I first posted about the budget dilemma Hurricane Sandy presented to congressional Republicans in general and House Speaker John Boehner (R-OH) on October 31. At that time I said there were three questions:
First, how much aid will be needed and what will it be used for?
Second, will congressional Republicans demand reductions in other spending to offset the impact of the new Sandy-related aid?
Third, how will House Speaker John Boehner (R-OH) deal with this situation?
The questions are now starting to be answered.
1. The total amount of aid that will be requested by the states affected by Sandy will be between $80 billion and $100 billion.
2. House and Senate Republicans seem poised to demand offsetting spending cuts for the aid.

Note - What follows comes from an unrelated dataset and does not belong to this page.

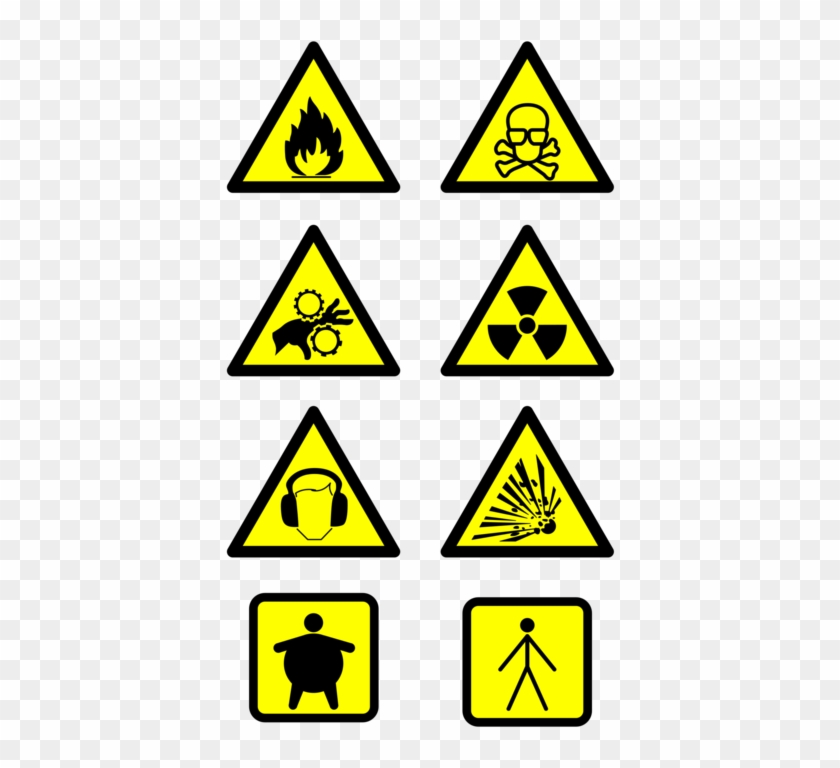 Warning Sign Png Clipart #1118669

You haven't heard much...or perhaps anything...yet about a disaster relief supplemental appropriation for the state and local governments and individuals who were hit so hard by Sandy.
But you will, probably starting this afternoon when President Obama tours New Jersey arm-in-arm with Governor Chris Christie.
My guess is that the disaster relief package will jump the fiscal cliff as a priority immediately after the election and that it will be dealt with weeks before the fiscal cliff deadlines at the start of January.
There are three questions.
First, how much aid will be needed and what will it be used for? The state and local governments that were in Sandy's path have huge infrastructure problems and the individuals who have been affected will look to Washington for assistance in rebuilding.
Second, congressional Republicans demand reductions in other spending to offset the impact of the new Sandy-related aid? No matter what the disaster, that's been the pattern the past two years and it is hard to see it changing for a storm that ravaged primarily blue states.